■ WORK TO COMPLETE ■
Copy out the whole opinion piece on Boston Mayor Michelle Wu below, word for word.

Boston Mayor Michelle Wu rises to the moment again
She isn't afraid to show that her city will do the right thing for democracy, just as it has for centuries.

By Shalise Manza Young
There’s a moment I had years ago with retired NFL safety Rodney Harrison when he was with the New England Patriots. As part of a weekly feature to help readers learn about players beyond the field, I asked him for a favorite childhood memory.
His answer?
The day he punched the neighborhood bully in the mouth.
I’ve been thinking about that exchange a lot lately, as we watch corporations, law firms, universities, and too many others capitulate to the wanton declarations of the doddering old fool occupying the White House.
Despite all evidence to the contrary, they believe that if they appease him, he will leave them alone. They think that letting a racist regime keep an eye on who gets to attend your university will satisfy him. Or that giving him thousands of hours of free legal work might make him back off. Or that paying millions of dollars in ransom money will somehow make whatever made-up complaint he has with your organization just go away.
None of them seem to know what Rodney Harrison knew, and what Boston Mayor Michelle Wu clearly knows: The way to get a bully off your back is to punch him in the mouth—at least metaphorically speaking in Wu’s case.
Wu had her sparring gloves on again on Tuesday when she delivered her response to a letter from Attorney General Pam Bondi sent to her and the mayors of 31 other cities and a handful of governors last week. The letter demanded that they work with Immigration and Customs Enforcement goons to round up undocumented residents and threatened officials with criminal prosecution if they did not comply.
Standing on City Hall Plaza surrounded by dozens of residents, activists, union leaders, members of the City Council, and Sen. Ed Markey, Wu told Bondi what she thought of the letter.

■ GIVEN ENTRIES ■
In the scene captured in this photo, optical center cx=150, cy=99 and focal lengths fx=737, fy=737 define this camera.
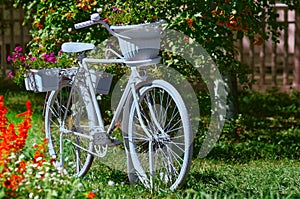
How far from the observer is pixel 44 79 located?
17.7 feet

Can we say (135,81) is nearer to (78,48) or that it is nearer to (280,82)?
(78,48)

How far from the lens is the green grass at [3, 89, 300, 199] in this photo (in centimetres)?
491

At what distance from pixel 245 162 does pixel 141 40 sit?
7.10ft

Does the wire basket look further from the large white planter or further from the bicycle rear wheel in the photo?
the large white planter

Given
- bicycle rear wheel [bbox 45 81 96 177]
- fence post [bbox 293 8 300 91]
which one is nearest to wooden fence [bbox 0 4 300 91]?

■ WORKED SOLUTION ■
Boston Mayor Michelle Wu rises to the moment again
She isn't afraid to show that her city will do the right thing for democracy, just as it has for centuries.

By Shalise Manza Young
There’s a moment I had years ago with retired NFL safety Rodney Harrison when he was with the New England Patriots. As part of a weekly feature to help readers learn about players beyond the field, I asked him for a favorite childhood memory.
His answer?
The day he punched the neighborhood bully in the mouth.
I’ve been thinking about that exchange a lot lately, as we watch corporations, law firms, universities, and too many others capitulate to the wanton declarations of the doddering old fool occupying the White House.
Despite all evidence to the contrary, they believe that if they appease him, he will leave them alone. They think that letting a racist regime keep an eye on who gets to attend your university will satisfy him. Or that giving him thousands of hours of free legal work might make him back off. Or that paying millions of dollars in ransom money will somehow make whatever made-up complaint he has with your organization just go away.
None of them seem to know what Rodney Harrison knew, and what Boston Mayor Michelle Wu clearly knows: The way to get a bully off your back is to punch him in the mouth—at least metaphorically speaking in Wu’s case.
Wu had her sparring gloves on again on Tuesday when she delivered her response to a letter from Attorney General Pam Bondi sent to her and the mayors of 31 other cities and a handful of governors last week. The letter demanded that they work with Immigration and Customs Enforcement goons to round up undocumented residents and threatened officials with criminal prosecution if they did not comply.
Standing on City Hall Plaza surrounded by dozens of residents, activists, union leaders, members of the City Council, and Sen. Ed Markey, Wu told Bondi what she thought of the letter.